I am unsure exactly what I expected from Judd Apatow’s (“Trainwreck”) “The 40 Year Old Virgin,” but I reflect on the viewing experience with regret. Until this week, I hadn’t seen the 2005 comedic classic. The film feels much older, largely due to the offensive humor and fashion — though my only memories from 2005 are the inside of a kindergarten classroom, so I guess I would not recall what was considered socially acceptable racism, sexism, homophobia or whale-tails. The world has changed drastically in 14 years. Now, you may be thinking, “But there’s no sex in that movie!” You’d be technically correct. Despite a lack of on-screen intercourse, the film is the perfect springboard from which to launch into a conversation about sexuality and misogyny in the mid 2000s.

The title is self-explanatory. Steve Carell (“The Office”) plays Andy, the 40-year-old virgin. When his coworkers and “friends” learn of this tragic circumstance, they take it upon themselves to more or less force Andy into a cherry-popping encounter. Fortunately for Andy, the big first time happens of his own volition with a woman he loves. Though, less fortunately for the viewer, it takes place on his wedding night, reinforcing the belief that sex is sacred and one should keep themselves chaste until marriage. This is the last in a long string of misogynistic claims supporting the well-known double standard: Men who don’t have sex are unmasculine, and women who do have sex are wild sluts.

As an aside, I’d like to make a brief clarification: I cast no judgment on those who choose celibacy. Rather, I caution against the repetition of heteronormative and culturally narrow-minded perspectives to the point where those perspectives are portrayed as objectively superior. Films like “The 40 Year Old Virgin” that perpetuate unhealthy attitudes toward sex and gender are complicit in the pain and division we experience today.

Cal (Seth Rogen, “Neighbors”), David (Paul Rudd, “The Hangover”) and Jay (Romany Malco, “Weeds”) are the so-called friends in the film who give Andy a lot of bad advice, and there’s one piece of particularly bad advice worth discussing. In their first attempt to get Andy laid, his friends invite him to a club. Jay, the painfully stereotypical, womanizing Black friend, tells Andy to hit on the drunkest girls he can find. “Vomit-in-the-hair” was one of the descriptors Jay used in telling Andy what to look for. I hope the problem here is clear, but I’ll spell it out anyway: Jay is telling Andy to lose his virginity by way of raping young women.

It’s safe to say the film does not stand the test of time, though this problematic approach to sex says a lot about pre-#MeToo cinema.

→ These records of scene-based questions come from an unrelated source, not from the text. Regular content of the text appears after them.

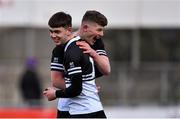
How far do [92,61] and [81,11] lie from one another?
9.67 m

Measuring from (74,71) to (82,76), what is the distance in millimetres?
93

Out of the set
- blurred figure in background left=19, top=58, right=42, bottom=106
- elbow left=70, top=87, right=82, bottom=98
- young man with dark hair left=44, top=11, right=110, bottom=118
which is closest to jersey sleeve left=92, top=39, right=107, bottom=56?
young man with dark hair left=44, top=11, right=110, bottom=118

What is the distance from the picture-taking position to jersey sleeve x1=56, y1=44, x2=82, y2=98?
600cm

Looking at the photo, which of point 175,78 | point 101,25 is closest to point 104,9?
point 175,78

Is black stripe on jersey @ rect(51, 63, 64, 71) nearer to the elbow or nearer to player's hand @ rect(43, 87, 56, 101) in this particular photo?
player's hand @ rect(43, 87, 56, 101)

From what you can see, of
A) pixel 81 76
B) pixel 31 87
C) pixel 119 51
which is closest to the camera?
pixel 81 76

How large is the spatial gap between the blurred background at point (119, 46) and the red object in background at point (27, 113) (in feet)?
6.73

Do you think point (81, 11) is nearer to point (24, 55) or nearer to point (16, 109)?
point (24, 55)

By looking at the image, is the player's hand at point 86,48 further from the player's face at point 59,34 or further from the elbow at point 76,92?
the elbow at point 76,92

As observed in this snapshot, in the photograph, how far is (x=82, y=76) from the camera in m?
6.06

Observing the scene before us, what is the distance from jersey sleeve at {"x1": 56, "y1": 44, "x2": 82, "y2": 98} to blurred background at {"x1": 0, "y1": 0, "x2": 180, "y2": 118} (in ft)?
28.7

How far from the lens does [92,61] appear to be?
20.2 feet

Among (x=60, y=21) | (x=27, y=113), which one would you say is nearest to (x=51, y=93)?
(x=60, y=21)

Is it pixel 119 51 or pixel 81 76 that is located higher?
pixel 81 76
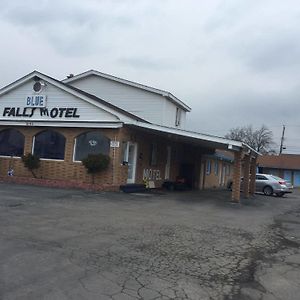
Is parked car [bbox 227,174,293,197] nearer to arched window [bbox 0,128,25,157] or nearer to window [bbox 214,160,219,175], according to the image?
window [bbox 214,160,219,175]

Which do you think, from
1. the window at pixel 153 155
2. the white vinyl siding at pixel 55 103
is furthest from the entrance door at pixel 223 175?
the white vinyl siding at pixel 55 103

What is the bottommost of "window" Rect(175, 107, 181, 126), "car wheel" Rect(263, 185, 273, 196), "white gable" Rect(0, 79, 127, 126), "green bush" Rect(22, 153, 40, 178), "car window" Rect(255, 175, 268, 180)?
"car wheel" Rect(263, 185, 273, 196)

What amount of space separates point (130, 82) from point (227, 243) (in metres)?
Result: 20.5

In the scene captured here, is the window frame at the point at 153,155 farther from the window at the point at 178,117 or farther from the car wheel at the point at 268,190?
the car wheel at the point at 268,190

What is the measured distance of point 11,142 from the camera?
81.2 ft

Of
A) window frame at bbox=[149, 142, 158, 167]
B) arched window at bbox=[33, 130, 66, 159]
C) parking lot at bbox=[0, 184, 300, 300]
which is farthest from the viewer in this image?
window frame at bbox=[149, 142, 158, 167]

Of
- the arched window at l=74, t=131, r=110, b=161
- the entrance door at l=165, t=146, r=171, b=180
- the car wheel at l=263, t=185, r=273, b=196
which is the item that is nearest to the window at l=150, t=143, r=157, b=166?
the entrance door at l=165, t=146, r=171, b=180

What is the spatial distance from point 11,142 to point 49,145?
8.89ft

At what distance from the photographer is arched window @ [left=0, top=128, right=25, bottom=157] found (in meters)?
24.4

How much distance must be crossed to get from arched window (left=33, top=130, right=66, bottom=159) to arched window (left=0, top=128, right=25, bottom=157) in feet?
3.19

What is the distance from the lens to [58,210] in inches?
516

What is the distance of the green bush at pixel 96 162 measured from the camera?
20828mm

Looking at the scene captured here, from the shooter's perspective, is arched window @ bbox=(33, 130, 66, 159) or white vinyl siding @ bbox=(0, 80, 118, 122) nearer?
white vinyl siding @ bbox=(0, 80, 118, 122)

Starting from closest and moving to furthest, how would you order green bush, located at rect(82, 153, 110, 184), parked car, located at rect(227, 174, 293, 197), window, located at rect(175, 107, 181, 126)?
1. green bush, located at rect(82, 153, 110, 184)
2. window, located at rect(175, 107, 181, 126)
3. parked car, located at rect(227, 174, 293, 197)
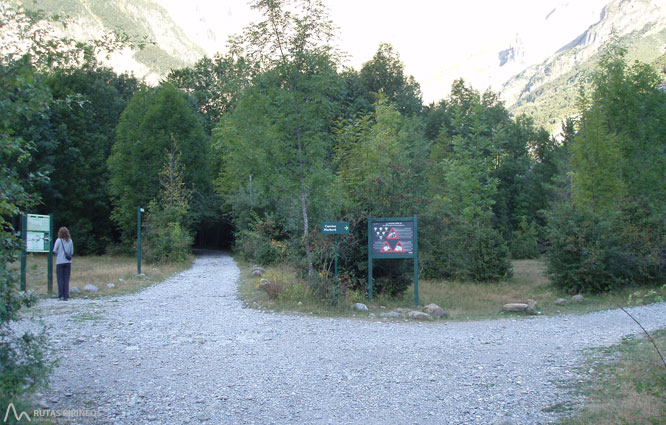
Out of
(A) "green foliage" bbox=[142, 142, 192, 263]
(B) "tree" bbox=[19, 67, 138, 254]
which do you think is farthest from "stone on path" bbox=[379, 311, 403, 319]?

Sexual objectification and misogyny are noteworthy attitudes to address when exploring sex in film. By reinforcing stereotypes and cultural structures, popular movies reflect these structures as they exist in our society. Sex in film is not isolated from society, confined to a reel. Film, as an art form, is created and consumed by social animals and often mirrors creator and consumer. It is this reflection which gives film its artistic power, and the thing that makes problematic film so problematic. We need to be aware of the structures at play when we laugh at Jay’s advice, or at Cal and David going back and forth, asking “You know how I know you’re gay?” or at Mooj (Gerry Bednob, “Zack and Miri Make a Porno”) making self-referential jokes about al-Qaeda and bestiality.

“The 40 Year Old Virgin” has issues, and I haven’t even begun to discuss the kink-shaming of Beth (Elizabeth Banks, “The Hunger Games”) or the overarching theme of male sexual conquest. It is my personal belief that it’s OK to laugh at this film, as long as you’re laughing at and not with the jokes written by Apatow and Carell. Sex isn’t merely physical, especially when represented in art. For all its faults, “The 40 Year Old Virgin” illustrates the cultural component of sex without ever showing actual intercourse. If this were purely a review, I’d put the film in the same category as “The Aftermath”: avoid. But, for the purpose of understanding how Hollywood (or at least Judd Apatow in 2005) thinks about sex, the film is exemplary. Watch at your own peril, and please, laugh thoughtfully.